Get ready for lots more guys in short dresses and billowing togas. Oliver Stone's biopic Alexander comes out in November with bottle-blond Colin Farrell playing the great Macedonian military leader. HBO's series Rome is in production, as is ABC's Empire. USA Network's Spartacus aired last month.
Maybe the return of the Olympics to Athens this summer is fanning the flame of gladiator lore. More likely, it is the success of Gladiator itself in 2000 that has resold Hollywood on the cast-of-thousands warrior movie. Come to think of it, Russell Crowe also cut a rugged figure in his sword-and-sandals drag.
Daniel Kinne, a costume designer and professor at New York's Parsons School of Design, says Pitt's costumes are a "couple hundred years off but cinematically very worthy."
Accurately, Pitt would be wearing a loose-fitting tunic, cinched at the waist but otherwise not body hugging. Now what fun would it be to look at that? When riding horses, the ancient Greeks wore knitted leggings to prevent riding sores, Kinne says.
Kinne says Troy costume designers have it right when it comes to length. The miniskirts of the '60s were demure compared with these shorties. Some of them in leather, no less.
"The very short chitons (tunics) left the legs free to run," he says. "If you couldn't run, you were dead, whether you were attacking or fleeing."
The sight of Pitt as ancient blond bombshell got us thinking about other men who've donned togas and tunics for the movies.
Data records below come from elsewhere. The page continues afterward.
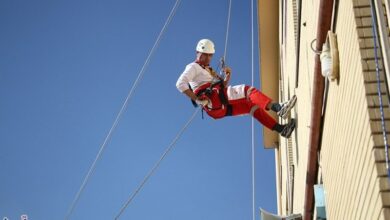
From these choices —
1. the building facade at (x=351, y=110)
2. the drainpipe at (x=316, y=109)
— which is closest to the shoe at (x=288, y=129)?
the drainpipe at (x=316, y=109)

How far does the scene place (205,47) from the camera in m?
9.09

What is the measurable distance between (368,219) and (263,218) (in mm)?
5768

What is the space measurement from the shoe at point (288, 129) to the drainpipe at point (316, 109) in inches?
52.4

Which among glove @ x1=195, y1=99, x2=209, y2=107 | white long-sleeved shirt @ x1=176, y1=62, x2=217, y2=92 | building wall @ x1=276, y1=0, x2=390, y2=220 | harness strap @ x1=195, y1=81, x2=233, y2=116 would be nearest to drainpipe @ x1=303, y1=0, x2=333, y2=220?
building wall @ x1=276, y1=0, x2=390, y2=220

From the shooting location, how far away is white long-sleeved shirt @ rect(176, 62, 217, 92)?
8.62 meters

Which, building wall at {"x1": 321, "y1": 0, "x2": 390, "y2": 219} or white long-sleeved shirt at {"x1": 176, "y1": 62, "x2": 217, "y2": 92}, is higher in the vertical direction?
white long-sleeved shirt at {"x1": 176, "y1": 62, "x2": 217, "y2": 92}

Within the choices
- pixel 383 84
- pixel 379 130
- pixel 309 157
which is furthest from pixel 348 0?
pixel 309 157

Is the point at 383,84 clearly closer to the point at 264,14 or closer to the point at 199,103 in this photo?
the point at 199,103

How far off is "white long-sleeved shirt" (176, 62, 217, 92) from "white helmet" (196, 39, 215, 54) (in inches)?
14.3

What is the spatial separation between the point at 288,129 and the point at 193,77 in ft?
4.99

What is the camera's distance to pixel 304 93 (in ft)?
24.7

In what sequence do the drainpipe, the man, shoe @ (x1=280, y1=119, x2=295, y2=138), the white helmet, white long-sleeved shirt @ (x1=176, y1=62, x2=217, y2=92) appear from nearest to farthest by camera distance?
the drainpipe < the man < white long-sleeved shirt @ (x1=176, y1=62, x2=217, y2=92) < shoe @ (x1=280, y1=119, x2=295, y2=138) < the white helmet

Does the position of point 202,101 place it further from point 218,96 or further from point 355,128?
point 355,128

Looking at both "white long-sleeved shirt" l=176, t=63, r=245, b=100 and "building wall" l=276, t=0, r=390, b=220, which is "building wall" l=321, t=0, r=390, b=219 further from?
"white long-sleeved shirt" l=176, t=63, r=245, b=100
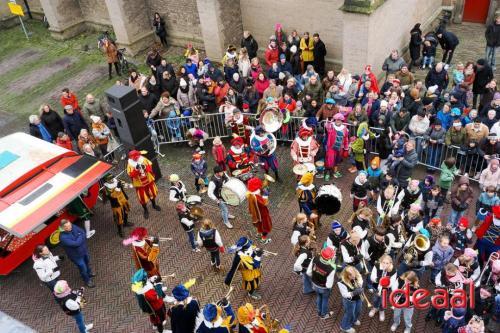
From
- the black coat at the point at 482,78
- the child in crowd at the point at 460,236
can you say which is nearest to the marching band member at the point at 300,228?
Result: the child in crowd at the point at 460,236

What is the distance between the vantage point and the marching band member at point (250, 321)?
7.62 metres

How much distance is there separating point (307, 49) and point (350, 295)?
9871mm

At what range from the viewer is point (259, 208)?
10.7 metres

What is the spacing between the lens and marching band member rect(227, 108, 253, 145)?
525 inches

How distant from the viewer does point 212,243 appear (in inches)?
390

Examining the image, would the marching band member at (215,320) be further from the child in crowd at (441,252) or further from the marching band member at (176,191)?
the child in crowd at (441,252)

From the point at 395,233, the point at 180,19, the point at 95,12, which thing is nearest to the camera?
the point at 395,233

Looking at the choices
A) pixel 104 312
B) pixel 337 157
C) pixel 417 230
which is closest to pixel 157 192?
pixel 104 312

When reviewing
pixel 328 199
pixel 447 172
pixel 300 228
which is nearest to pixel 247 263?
pixel 300 228

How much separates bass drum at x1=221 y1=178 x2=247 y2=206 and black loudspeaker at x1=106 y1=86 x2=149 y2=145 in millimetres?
3628

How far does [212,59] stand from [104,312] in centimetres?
1134

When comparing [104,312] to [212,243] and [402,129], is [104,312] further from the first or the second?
[402,129]

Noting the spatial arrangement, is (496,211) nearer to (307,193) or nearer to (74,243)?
(307,193)

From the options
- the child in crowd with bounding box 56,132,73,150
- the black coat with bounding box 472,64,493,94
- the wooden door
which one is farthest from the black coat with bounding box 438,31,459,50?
the child in crowd with bounding box 56,132,73,150
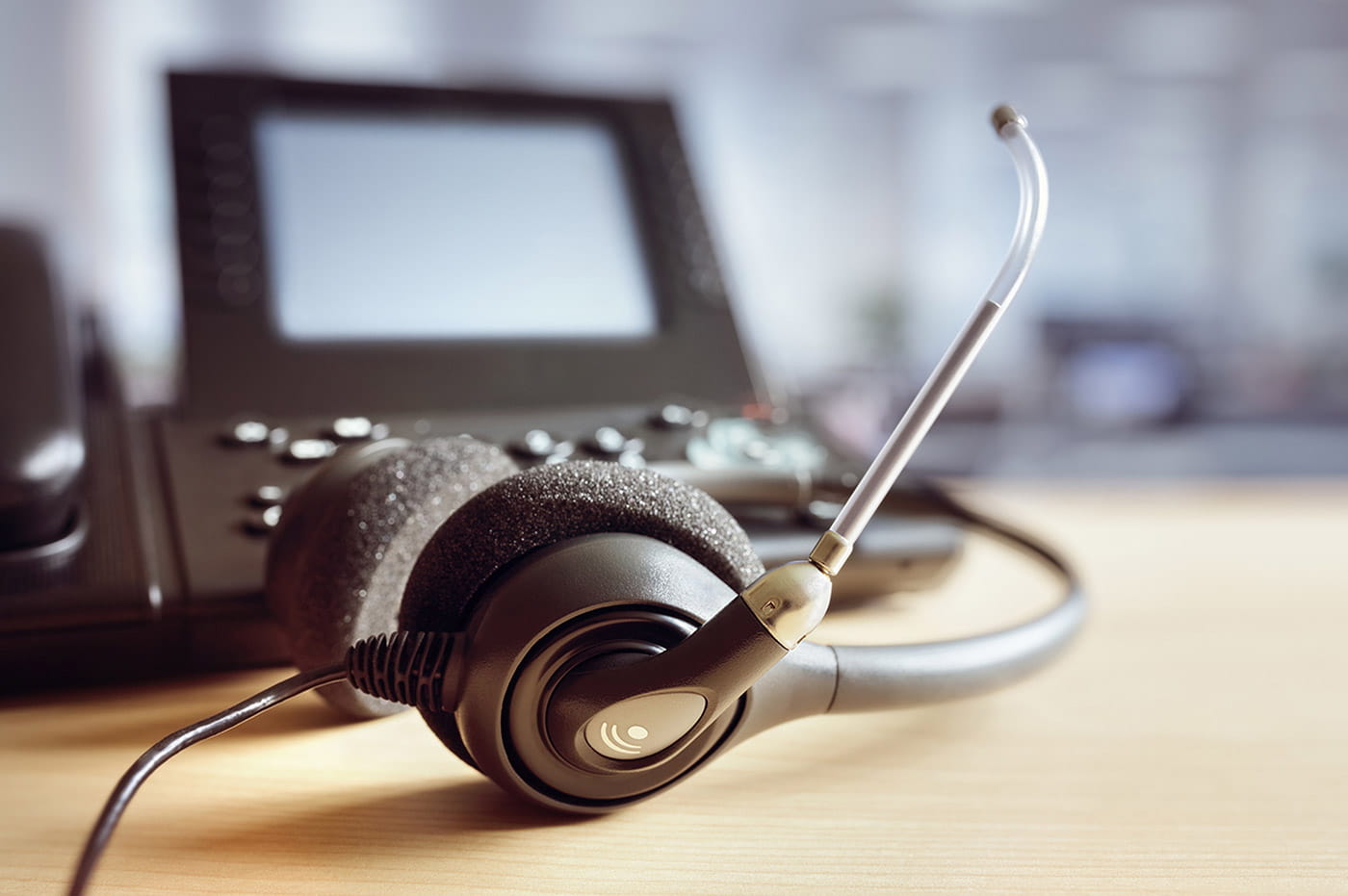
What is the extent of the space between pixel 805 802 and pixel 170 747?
5.4 inches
Some carried it off; others, well, they looked like they wished they had been carried off.
-- Janet K. Keeler can be reached at 727 893-8586 or krieta@sptimes.com
THE MOST MEMORABLE MEN IN GRECO-ROMAN GARB:
-- Brad Pitt, the gold-standard warrior. Bad-boy Farrell will have a tough time knocking him off his sartorial pedestal. Pitt has rewritten the classic: Ode to a Grecian Yearn.
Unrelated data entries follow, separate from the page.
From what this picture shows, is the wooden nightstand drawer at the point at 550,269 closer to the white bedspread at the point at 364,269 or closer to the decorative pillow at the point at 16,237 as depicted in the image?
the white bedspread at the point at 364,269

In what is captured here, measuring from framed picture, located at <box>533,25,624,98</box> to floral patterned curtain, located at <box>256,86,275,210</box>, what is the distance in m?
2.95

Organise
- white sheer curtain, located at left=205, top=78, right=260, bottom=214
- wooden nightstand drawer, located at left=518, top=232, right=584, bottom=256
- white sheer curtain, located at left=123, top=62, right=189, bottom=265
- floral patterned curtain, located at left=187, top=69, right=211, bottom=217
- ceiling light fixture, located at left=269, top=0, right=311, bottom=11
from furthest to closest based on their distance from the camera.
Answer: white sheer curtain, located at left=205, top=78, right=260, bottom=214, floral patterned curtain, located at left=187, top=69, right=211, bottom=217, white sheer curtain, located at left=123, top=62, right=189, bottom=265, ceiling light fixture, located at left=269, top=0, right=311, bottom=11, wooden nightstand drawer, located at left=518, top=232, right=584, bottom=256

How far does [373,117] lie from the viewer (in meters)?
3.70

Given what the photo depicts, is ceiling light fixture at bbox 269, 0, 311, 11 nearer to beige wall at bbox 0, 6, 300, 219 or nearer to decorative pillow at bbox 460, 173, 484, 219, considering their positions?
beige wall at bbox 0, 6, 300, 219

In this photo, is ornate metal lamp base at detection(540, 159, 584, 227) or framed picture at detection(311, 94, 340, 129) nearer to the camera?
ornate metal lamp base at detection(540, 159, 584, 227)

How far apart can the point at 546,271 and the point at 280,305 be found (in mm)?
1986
-- Marlon Brando sported a micromini tunic as Marc Antony in William Shakespeare's Julius Caesar (1953). Smoldering looks and hot, hot legs. The apocalypse was still very far off.
-- John Belushi got the modern toga party started in Animal House (1978). A lovable slob wrapped in yards of white cloth, Belushi was the anti-Brad Pitt who inspired a generation (or two) of frat boys.
-- Paul Newman looked like a freaked-out freshman in 1954's Silver Chalice. He was so embarrassed that he took out an advertisement in a trade publication apologizing. Wonder how the home ec students who made his costume felt about that?
-- In the famous photos of 1960's Spartacus, Kirk Douglas and Tony Curtis look like they're wearing their mothers' underwear. But when Douglas put on his tunic, Momma better have hidden her eyes.
-- Zero Mostel was frumpy and lumpy in his Funny Thing Happened on the Way to the Forum (1966) toga. A classic example of what not to wear.
-- Sure, he was handsome, but Richard Burton couldn't compete with wife Elizabeth Taylor in Cleopatra (1963). She won the battle of the beautiful eyes and softly pleated dresses.
-- Even without a gun, Charlton Heston dominated the enemy in Ben-Hur (1959). He whipped those horses into shape and women into a frenzy.
-- Peter Ustinov played disheveled well as Socrates in Barefoot in Athens (1966). He was also in period costume for Spartacus. Close to god-awful.
-- Russell Crowe is the gladiator's gladiator in the movie that earned him an Academy Award. In torn and tattered tunic, he mowed down the opposition with ease, then looked ready to hoist a few cans of Foster's.